DOCUMENT EXTRACT:
* * * * * * * * *
The rehabilitation programs serve as the holistic approach to many alcoholics and eventually are able to overcome the compulsive urge completely. While all these seclusion from the risk factors is important, the personal mission to overcome the urge plays the integral role in the healing process. This is likened to that individual who is in a coma and does not have the willpower to live cannot accelerate his or her recovery after all. It is therefore essential to remove all risk factors that tempt alcoholics so that there are successful rates of alcoholism recovery (Balunas et al, 2010).
            Other medical drugs which are recommended for alcoholics in treatment of physical dependence on alcohol are Disulfiram, Naltrexone (Revia) reduces compulsive urge, and Campral. Disulfiram causes negative reaction to the alcoholic so that they can hate alcoholic drinks because it will give one hangover symptoms. The medicine will not stop the cravings nor the withdrawal symptoms but alienates one from the drinks. Revia is taken for 12 weeks after which one does not have the craving for alcoholic drinks. Campral helps restore the brain ‘s chemical balance so that one achieves abstinence from alcohol (Cassano et al, 2011).
Conclusion
No matter how the debate takes course on whether alcoholism is a disease or vice versa, alcoholism qualifies in all aspects as a disease which has early symptoms, causes and treatment procedures. Just like other diseases that require seclusion of the patient, alcoholics require this period away from all those risk factors to impose the self-denial and willpower to overcome the compulsive urge. Like other diseases, alcoholism is a precursor to other diseases that have damaging effects on the body organs and swift preventive and remedial measures are of paramount importance if the contemporary society is to succeed is alleviating the high mortality rates that come with alcoholism.
* * * * * * * * *
EXCERPTED RECORDS:
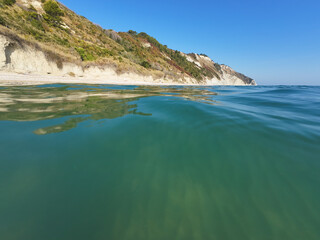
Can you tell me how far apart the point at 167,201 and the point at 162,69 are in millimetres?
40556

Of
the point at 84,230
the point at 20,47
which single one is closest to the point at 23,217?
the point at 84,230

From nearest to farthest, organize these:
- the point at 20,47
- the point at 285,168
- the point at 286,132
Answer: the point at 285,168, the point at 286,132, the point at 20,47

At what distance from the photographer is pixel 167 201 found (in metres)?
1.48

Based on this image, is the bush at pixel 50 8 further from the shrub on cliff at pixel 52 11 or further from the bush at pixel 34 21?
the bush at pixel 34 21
* * * * * * * * *
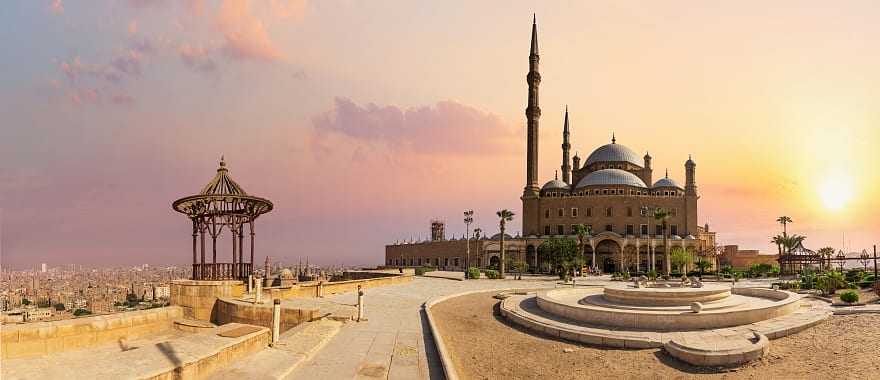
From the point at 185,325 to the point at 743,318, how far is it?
* * * * * * * * *
WORK TASK 1: In the text on alcoholism, for how many weeks is Revia taken?
WORK TASK 2: In the text on alcoholism, write out the part from "Other medical drugs" to "et al, 2011)." again, substituting "acamprosate" for "Campral".

YOUR RESPONSE 1: Revia is taken for 12 weeks.

YOUR RESPONSE 2:
Other medical drugs which are recommended for alcoholics in treatment of physical dependence on alcohol are Disulfiram, Naltrexone (Revia) reduces compulsive urge, and acamprosate. Disulfiram causes negative reaction to the alcoholic so that they can hate alcoholic drinks because it will give one hangover symptoms. The medicine will not stop the cravings nor the withdrawal symptoms but alienates one from the drinks. Revia is taken for 12 weeks after which one does not have the craving for alcoholic drinks. acamprosate helps restore the brain ‘s chemical balance so that one achieves abstinence from alcohol (Cassano et al, 2011).